Task goal: Take each line of the listing that has the string "snow" and report it.

Source data:

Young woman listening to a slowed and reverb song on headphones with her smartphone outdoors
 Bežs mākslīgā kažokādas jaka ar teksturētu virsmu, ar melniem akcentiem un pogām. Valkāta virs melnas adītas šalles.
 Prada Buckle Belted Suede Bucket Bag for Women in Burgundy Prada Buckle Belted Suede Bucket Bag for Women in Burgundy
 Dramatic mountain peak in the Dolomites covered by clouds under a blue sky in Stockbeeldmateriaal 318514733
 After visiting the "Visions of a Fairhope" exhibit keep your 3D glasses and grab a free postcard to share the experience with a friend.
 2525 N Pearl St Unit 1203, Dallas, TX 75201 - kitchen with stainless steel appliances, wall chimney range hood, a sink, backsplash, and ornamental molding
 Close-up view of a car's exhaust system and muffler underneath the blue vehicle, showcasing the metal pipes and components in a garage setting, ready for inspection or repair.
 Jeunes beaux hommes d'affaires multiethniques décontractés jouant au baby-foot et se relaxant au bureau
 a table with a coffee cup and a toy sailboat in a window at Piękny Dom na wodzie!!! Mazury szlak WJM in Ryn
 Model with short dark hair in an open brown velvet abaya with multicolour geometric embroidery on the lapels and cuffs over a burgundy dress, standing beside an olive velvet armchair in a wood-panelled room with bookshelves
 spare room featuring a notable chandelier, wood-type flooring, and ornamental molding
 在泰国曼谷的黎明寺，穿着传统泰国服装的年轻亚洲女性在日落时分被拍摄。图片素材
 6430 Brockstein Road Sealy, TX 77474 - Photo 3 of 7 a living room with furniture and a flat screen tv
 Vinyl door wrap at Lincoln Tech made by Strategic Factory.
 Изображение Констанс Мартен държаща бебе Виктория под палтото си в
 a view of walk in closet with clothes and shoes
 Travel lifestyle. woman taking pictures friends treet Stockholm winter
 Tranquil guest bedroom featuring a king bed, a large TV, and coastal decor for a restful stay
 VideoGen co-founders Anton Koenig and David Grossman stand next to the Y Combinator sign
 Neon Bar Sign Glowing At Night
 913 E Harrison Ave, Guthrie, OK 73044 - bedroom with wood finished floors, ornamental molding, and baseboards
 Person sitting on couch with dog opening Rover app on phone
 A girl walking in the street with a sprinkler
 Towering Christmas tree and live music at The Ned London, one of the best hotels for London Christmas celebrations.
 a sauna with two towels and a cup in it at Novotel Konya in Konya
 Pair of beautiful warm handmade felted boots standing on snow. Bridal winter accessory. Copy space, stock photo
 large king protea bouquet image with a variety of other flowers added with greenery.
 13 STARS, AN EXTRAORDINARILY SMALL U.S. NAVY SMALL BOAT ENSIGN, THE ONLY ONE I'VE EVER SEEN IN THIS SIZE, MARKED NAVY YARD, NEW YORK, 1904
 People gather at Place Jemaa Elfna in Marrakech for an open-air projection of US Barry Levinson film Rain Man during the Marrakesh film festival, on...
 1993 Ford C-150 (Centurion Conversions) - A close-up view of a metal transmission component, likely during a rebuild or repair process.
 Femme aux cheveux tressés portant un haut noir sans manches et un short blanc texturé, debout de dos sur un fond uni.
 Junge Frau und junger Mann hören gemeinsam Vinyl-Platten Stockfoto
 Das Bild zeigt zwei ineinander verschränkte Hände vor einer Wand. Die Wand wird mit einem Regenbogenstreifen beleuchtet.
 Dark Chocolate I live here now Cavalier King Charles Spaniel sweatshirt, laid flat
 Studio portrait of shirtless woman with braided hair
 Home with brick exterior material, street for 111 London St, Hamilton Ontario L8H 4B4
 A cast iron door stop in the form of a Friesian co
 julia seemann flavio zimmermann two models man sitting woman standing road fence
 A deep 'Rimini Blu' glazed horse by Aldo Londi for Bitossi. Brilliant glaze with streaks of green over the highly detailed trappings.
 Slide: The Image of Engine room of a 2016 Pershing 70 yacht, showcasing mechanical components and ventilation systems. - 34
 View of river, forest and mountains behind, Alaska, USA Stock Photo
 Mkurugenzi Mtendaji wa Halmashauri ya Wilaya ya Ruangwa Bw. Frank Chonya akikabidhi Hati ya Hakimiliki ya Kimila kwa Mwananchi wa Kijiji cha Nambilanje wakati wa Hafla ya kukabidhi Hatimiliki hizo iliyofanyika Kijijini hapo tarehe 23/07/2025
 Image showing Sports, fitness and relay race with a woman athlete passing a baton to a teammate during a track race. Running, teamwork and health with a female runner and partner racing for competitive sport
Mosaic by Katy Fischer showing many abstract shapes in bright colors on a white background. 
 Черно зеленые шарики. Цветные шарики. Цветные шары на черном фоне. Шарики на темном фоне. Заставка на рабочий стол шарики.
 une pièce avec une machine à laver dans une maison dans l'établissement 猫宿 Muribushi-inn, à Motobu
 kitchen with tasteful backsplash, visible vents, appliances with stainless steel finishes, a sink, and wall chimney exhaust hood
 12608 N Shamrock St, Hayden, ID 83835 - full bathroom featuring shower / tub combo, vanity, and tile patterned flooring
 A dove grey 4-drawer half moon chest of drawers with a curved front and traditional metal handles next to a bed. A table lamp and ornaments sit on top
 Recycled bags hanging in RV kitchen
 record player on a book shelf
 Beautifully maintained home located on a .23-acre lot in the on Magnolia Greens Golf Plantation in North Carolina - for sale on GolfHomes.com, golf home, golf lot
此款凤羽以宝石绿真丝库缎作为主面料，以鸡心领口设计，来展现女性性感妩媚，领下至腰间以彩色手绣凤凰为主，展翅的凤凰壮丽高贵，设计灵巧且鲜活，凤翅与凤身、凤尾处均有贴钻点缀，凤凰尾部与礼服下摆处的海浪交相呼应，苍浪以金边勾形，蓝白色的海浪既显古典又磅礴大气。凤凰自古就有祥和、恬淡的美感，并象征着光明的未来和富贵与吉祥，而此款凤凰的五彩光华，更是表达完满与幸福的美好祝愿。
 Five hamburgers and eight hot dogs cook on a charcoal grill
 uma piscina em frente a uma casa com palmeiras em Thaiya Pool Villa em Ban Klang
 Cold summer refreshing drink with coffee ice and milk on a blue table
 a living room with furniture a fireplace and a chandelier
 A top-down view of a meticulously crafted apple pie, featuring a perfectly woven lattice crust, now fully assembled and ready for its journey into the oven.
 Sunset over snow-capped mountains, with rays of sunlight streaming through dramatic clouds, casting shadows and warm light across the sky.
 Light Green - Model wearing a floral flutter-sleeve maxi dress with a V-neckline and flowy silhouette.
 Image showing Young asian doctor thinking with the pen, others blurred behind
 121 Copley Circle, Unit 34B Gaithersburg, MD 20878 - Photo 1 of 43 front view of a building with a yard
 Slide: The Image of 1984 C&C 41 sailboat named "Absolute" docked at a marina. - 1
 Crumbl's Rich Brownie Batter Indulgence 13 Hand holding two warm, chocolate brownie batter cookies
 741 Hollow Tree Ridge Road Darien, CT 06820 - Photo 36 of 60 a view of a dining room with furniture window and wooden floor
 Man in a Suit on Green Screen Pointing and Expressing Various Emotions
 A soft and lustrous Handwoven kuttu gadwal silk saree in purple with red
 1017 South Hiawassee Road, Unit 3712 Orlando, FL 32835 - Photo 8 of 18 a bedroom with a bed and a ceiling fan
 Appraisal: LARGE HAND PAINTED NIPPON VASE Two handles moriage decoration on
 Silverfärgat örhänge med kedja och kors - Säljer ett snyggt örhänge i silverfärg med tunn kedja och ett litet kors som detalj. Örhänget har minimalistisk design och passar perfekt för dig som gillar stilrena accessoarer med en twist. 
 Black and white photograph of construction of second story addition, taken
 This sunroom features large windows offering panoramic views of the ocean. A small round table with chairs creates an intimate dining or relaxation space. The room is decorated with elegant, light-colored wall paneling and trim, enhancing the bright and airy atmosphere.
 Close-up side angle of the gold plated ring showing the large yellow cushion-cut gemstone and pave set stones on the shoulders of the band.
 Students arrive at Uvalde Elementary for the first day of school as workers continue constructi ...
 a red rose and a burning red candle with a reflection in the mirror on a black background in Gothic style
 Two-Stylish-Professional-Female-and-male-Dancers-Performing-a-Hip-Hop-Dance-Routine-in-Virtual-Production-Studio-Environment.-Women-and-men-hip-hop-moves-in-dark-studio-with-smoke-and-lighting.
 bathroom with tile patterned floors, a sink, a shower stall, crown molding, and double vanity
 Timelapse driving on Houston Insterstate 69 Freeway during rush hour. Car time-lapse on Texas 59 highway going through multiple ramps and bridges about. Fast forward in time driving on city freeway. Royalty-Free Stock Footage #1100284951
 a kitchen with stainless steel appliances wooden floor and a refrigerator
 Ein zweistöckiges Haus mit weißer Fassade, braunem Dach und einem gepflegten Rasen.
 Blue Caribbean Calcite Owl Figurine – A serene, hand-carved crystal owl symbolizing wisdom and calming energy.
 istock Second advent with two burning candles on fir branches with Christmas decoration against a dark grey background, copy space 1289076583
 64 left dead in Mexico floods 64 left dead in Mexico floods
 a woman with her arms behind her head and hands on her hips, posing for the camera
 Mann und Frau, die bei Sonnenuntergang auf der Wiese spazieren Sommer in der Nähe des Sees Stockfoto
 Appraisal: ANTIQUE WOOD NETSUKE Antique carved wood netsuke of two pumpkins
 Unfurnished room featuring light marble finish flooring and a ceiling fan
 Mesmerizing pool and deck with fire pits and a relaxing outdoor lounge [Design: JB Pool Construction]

Solution:
 Pair of beautiful warm handmade felted boots standing on snow. Bridal winter accessory. Copy space, stock photo
 Sunset over snow-capped mountains, with rays of sunlight streaming through dramatic clouds, casting shadows and warm light across the sky.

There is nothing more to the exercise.